I'm trying to represent the BYOND DM language strings in lexer form (See http://byond.com and http://byond.com/docs/ref). Here are the rules for strings:
- The string start and end with double quotes. i.e.
"hello world"
evaluates tohello world
- A backslash acts as an escape character, which can escape the end quote. i.e.
"hello\"world"
evaluates tohello"world
- Newlines in the string can be ignored by ending the line with a backslash. i.e.
"hello\ world"
evaluates tohelloworld
- If the string opens/closes with the sequence
{"
/"}
respectively, newlines are allowed and entered into the final string. The sequence\\\n
is still ignored - The string can contain embedded expressions inside braces which are formatted into the result.
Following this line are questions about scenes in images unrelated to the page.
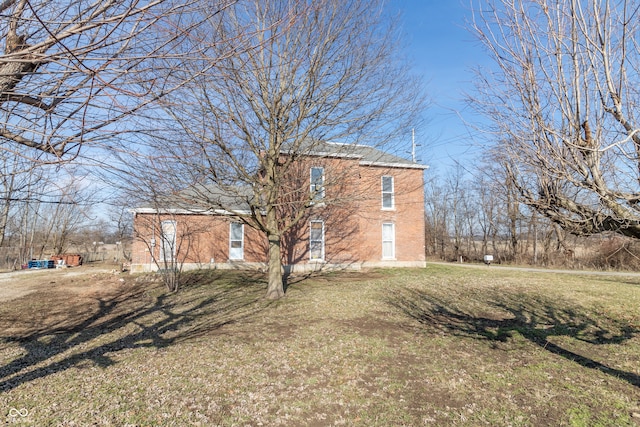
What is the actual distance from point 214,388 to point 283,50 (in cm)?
760

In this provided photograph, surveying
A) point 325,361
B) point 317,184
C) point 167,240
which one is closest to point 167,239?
point 167,240

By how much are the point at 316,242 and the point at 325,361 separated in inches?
508

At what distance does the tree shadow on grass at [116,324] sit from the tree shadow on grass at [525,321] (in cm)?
457

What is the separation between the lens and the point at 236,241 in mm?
18641

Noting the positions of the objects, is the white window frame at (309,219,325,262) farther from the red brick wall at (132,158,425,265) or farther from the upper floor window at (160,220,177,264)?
the upper floor window at (160,220,177,264)

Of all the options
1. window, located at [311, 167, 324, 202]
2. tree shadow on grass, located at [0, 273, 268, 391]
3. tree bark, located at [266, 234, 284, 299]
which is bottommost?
tree shadow on grass, located at [0, 273, 268, 391]

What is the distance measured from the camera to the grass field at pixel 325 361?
3.82 metres

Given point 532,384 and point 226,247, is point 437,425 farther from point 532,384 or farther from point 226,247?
point 226,247

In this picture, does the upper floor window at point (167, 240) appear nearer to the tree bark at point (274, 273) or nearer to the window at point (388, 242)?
the tree bark at point (274, 273)

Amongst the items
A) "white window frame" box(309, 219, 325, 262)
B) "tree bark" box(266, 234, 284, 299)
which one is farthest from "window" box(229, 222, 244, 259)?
"tree bark" box(266, 234, 284, 299)

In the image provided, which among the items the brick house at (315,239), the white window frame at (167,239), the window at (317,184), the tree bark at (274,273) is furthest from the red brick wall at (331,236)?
the tree bark at (274,273)

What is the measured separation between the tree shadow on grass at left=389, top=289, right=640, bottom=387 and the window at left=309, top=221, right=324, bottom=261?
716 cm

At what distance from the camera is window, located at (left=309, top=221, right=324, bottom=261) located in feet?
59.1

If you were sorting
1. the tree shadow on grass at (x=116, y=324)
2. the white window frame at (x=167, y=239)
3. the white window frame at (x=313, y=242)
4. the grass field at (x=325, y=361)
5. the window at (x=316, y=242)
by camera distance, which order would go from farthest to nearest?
the window at (x=316, y=242) < the white window frame at (x=313, y=242) < the white window frame at (x=167, y=239) < the tree shadow on grass at (x=116, y=324) < the grass field at (x=325, y=361)
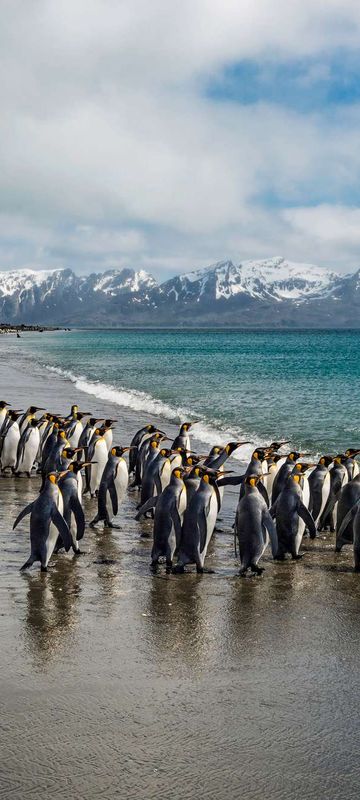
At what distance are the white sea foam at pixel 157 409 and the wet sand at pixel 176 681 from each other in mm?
10503

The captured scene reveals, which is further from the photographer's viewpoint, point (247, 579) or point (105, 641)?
point (247, 579)

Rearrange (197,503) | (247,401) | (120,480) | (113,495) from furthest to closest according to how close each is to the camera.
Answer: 1. (247,401)
2. (120,480)
3. (113,495)
4. (197,503)

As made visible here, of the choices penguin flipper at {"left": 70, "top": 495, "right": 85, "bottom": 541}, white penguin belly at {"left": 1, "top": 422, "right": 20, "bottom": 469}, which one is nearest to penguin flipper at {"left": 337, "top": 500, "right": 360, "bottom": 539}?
penguin flipper at {"left": 70, "top": 495, "right": 85, "bottom": 541}

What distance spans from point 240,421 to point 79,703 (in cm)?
2098

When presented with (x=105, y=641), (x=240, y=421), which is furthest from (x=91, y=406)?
(x=105, y=641)

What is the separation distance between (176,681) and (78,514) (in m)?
4.23

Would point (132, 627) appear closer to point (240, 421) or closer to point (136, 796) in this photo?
point (136, 796)

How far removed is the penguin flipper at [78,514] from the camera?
9.82 m

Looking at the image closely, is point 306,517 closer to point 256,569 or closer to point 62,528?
point 256,569

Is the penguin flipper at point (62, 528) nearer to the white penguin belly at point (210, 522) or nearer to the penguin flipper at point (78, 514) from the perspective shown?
the penguin flipper at point (78, 514)

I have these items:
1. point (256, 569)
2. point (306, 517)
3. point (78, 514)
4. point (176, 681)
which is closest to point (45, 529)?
point (78, 514)

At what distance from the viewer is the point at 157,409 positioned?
29.4 m

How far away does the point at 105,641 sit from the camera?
6.58 m

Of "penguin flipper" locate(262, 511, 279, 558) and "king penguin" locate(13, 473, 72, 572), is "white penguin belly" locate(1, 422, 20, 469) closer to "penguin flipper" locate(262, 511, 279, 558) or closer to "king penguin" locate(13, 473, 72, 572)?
"king penguin" locate(13, 473, 72, 572)
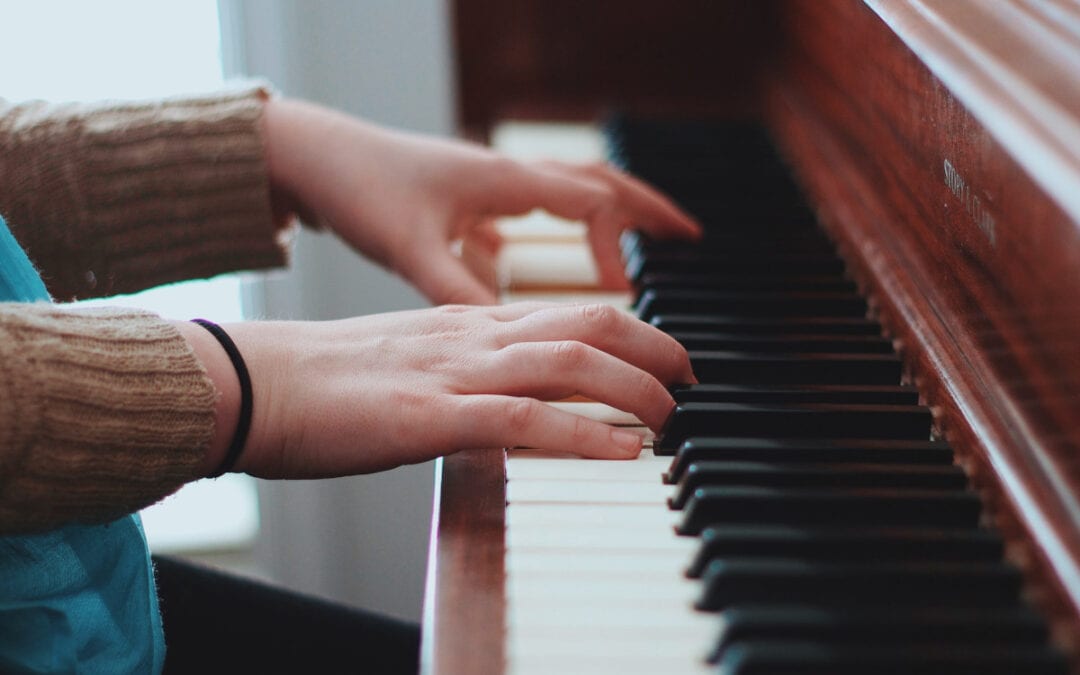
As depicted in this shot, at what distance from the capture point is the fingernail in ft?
2.49

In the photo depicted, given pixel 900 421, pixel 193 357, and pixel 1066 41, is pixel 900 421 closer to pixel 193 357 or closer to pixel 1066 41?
pixel 1066 41

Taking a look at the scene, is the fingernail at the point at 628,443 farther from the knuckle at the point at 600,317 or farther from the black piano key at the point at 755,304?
the black piano key at the point at 755,304

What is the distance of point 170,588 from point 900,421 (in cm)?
66

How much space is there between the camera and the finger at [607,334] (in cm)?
79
Backslashes can escape the opening brace. i.e.
"hello [ "world" ] \["
evaluates tohello world [
at run-time. Any expression can go in the braces (calls, math, etc...) - If the starting quote/curly brace is prefixed with '@' escape sequences and embedded expressions are disabled for the string. i.e.
@{"hello [worl\d"}
and@"hello [worl\d"
both evaluate tohello [worl\d
I am trying to construct ANTLR4 .g4 lexer rules to tokenize these strings. I figure there's 4 (or more) token types I'd need:
- Normal string. i.e
"hello world"
,@"hello world"
,@{"hello world"}
or{"hello world"}
- String start before embedded expression. i.e.
"hello [
or{"hello [
- String end after embedded expression. i.e.
] world"
or] world"}
- String in between two embedded expressions. i.e.
] hello world [
Here are my (incomplete and unsuccessful) attempts:
LSTRING: '"' ('\\[' | ~[[\r\n])* '[';
RSTRING: ']' ('\\"' | ~["\r\n])* '"';
CSTRING: ']' ('\\[' | ~[[\r\n])* '[';
FSTRING: '"' ('\\"' | ~["\r\n])* '"';
If this can't be solved in the lexer, I can write the parser rules on my own with the tokens @
, {"
, "}
, [
, ]
, \\
, and "
. But, I figure I'd give this a shot since it'd be more performant.